この、ロード・オブ・ザ・リングに出てきそうなヘレスのヒターノ。ありがとう。そう、「バイラ ビエン」という言葉。直訳すると「上手に踊る」という意味。これは、ほめ言葉でもあり、ほめ言葉でもない。前者の場合はその直訳どおり。しかし、後者の本当の意味は「イミタ ビエン」。つまり、スペイン人やヒターノ(ヒターナ)のものまねは上手だよね、でもキミ自身が見えてこないよね、という意味。もしくは「踊りは上手だよね。でもそれ以外何もないね。フラメンコってそういうものじゃないんだよね」。
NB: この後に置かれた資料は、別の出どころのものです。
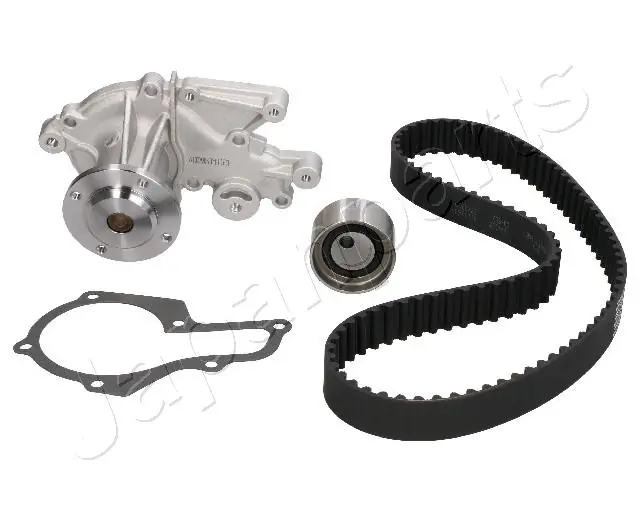 JAPANPARTS Vízpumpa + fogasszíj készlet - SKD-889 - TothCarparts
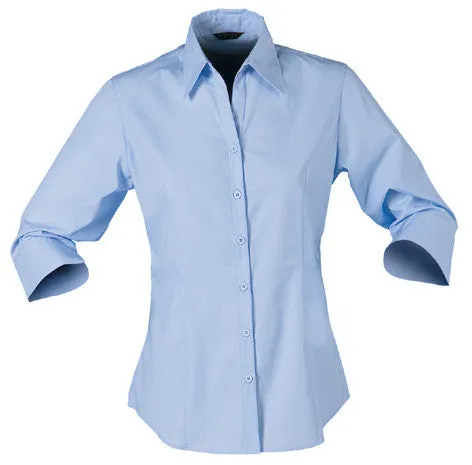 Stencil Ladies' Nano Shirt (3/4S) (2126)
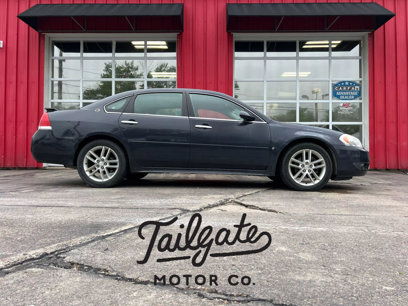 Used 2009 Chevrolet Impala LTZ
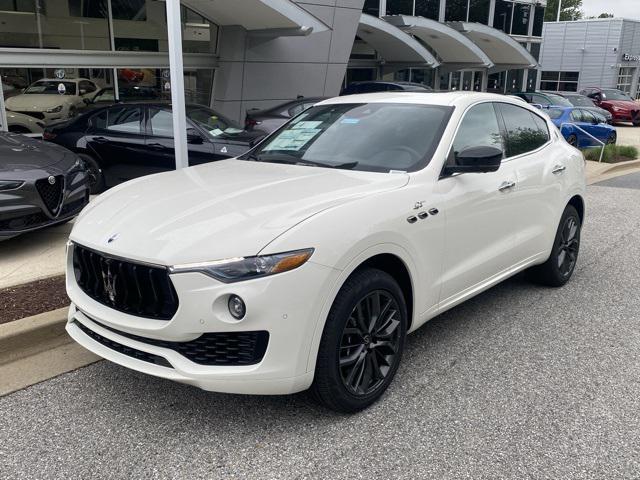 new 2024 Maserati Levante car, priced at $104,370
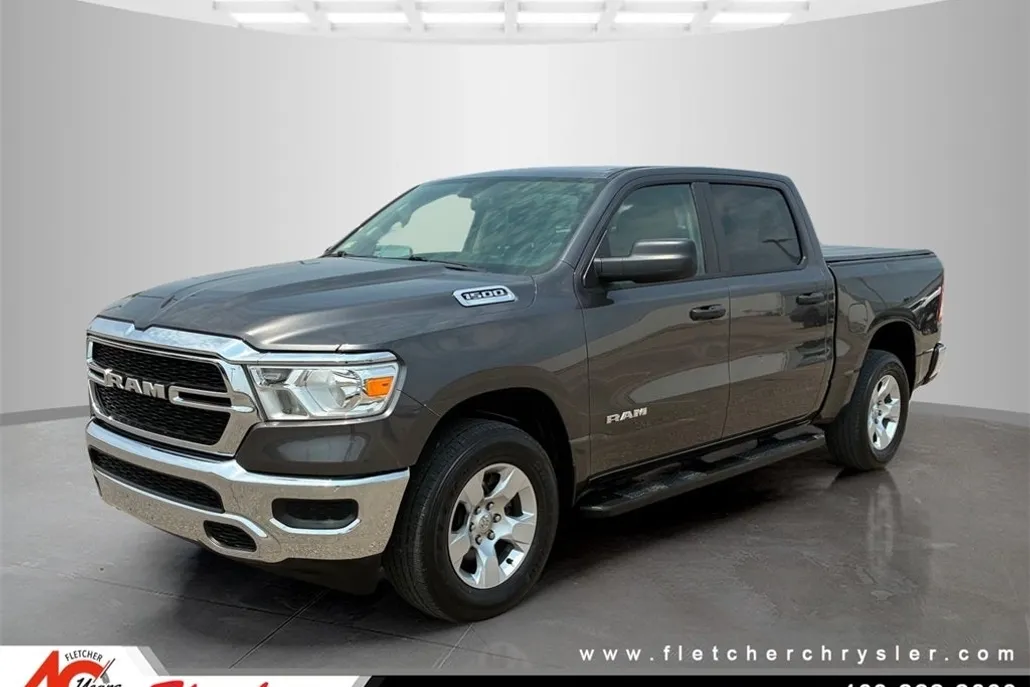 2020 Ram 1500 Tradesman photo 1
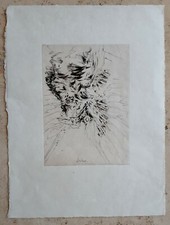 Horst JANSSEN (1929-1995)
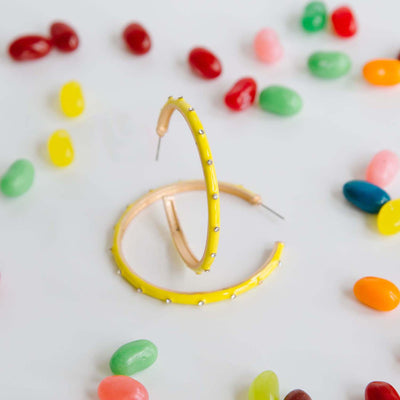 FINAL SALE - Lucy Earrings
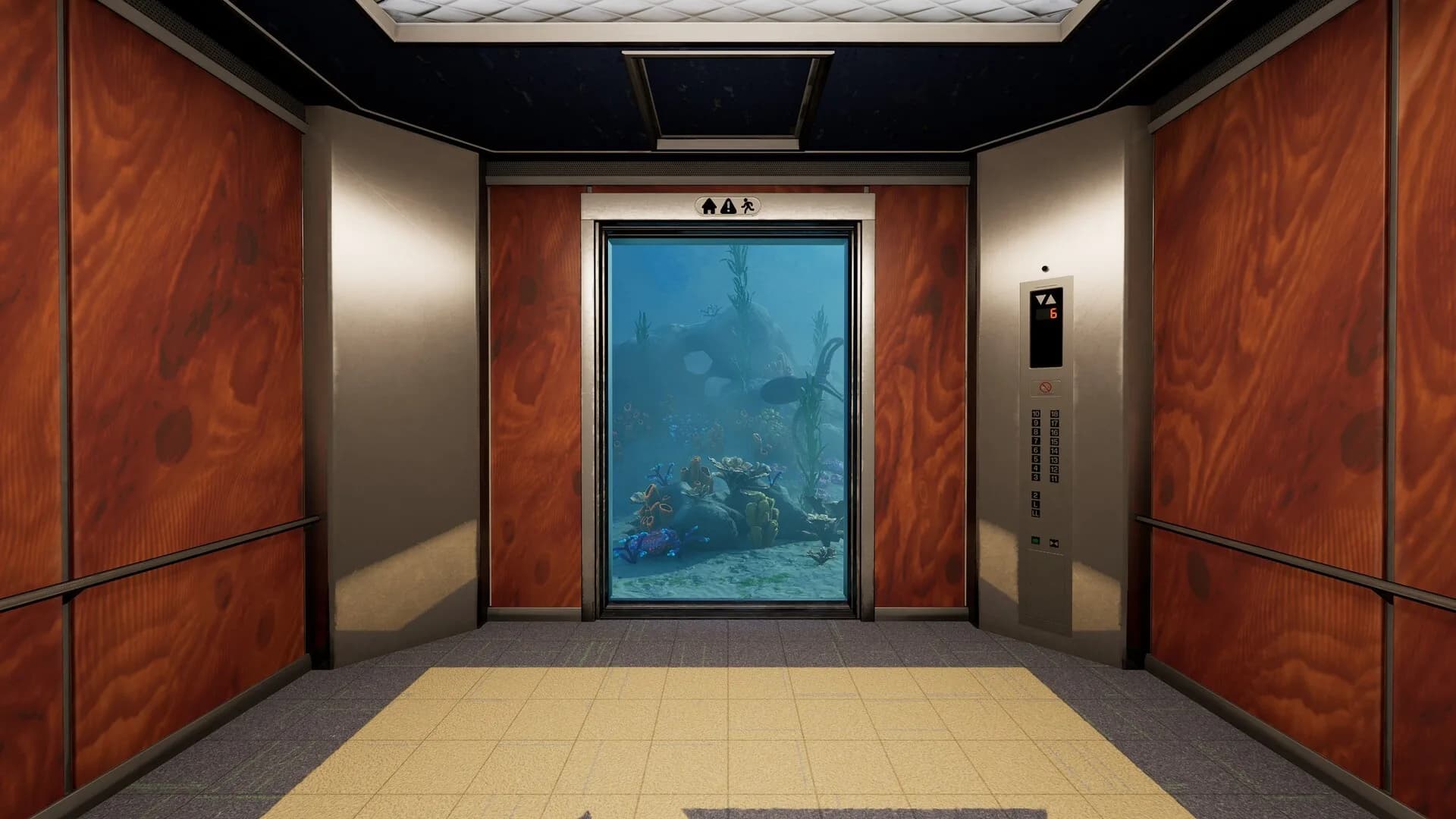 Elevator görsel 5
これは私がスペインでの経験から学んだこと。その意味で本当。彼らが本当によい思った踊りに対して「バイラ ビエン」という言葉で片付けることはほとんどありません。もちろん状況や言葉のトーンにもよりますが。その踊り手に対して嫉妬などのネガティブな感情がなく、純粋にその踊りがよいと思ったのなら、それがどのようによかったのか、その踊りがどのように『trasmitir』してきたのか、どのように自分の心に伝わってきたのか、を言葉にします。言葉にならない人は涙を流し、抱きしめ・・・彼らはそういう人たちなのだと思います。

そんなことを思い出させてくれたマロコ。そして隣でにこにこ笑っているギタリストのイスマエル・エレディア。彼は「Me ha gustado tu baile.」と何度も言ってくれました。いつも私を幸せにしてくれるこの言葉。直訳すると「キミの踊りが気に入った。好きだ。」かな。ありがとう。上手に踊る人は世の中にたくさんいても、自分が、この人の踊りいいわ~、好きだわ~、という人はなかなかいない。誰かとの比較や競争で順位をつけるのではない。ただただ単純に自分が好きと思えること。思われること。こんな素敵なことが世の中にあるってなんて素晴らしいことなのでしょう。

私の踊りは、ある時にはただの「バイラ ビエン」かもしれない。ある時には大失敗をして「バイラ ビエン」にすらならないかもしれない。(人間ですから。)でも、私の踊りを好きだと言ってくれる人がいる限り、私は踊り続けようと思う。そして誰からもそんなこと言われなくなったとしても、自分が自分の踊りを好きな限り、私は踊る。今も昔も私は欠点だらけだし、持っていないものがたくさんある。それを持っている人を羨んだりしてしまう自分も時々いる。でもそれも全部ひっくるめて、私は今の私の踊りが好きだ。そしてその「今」はどんどん変わっていく。その度ごとに好きでいる自分でいたいと思う。

たくさんの事を思い出し、確認させてくれた今回のマルワ・コンクール・エキシビション。ありがとうございました。マルワ財団。私は私の道を進んでゆきます。

2011年2月28日 明後日、日本を発ちます。 今のところは、湘南台ネットカフェにて。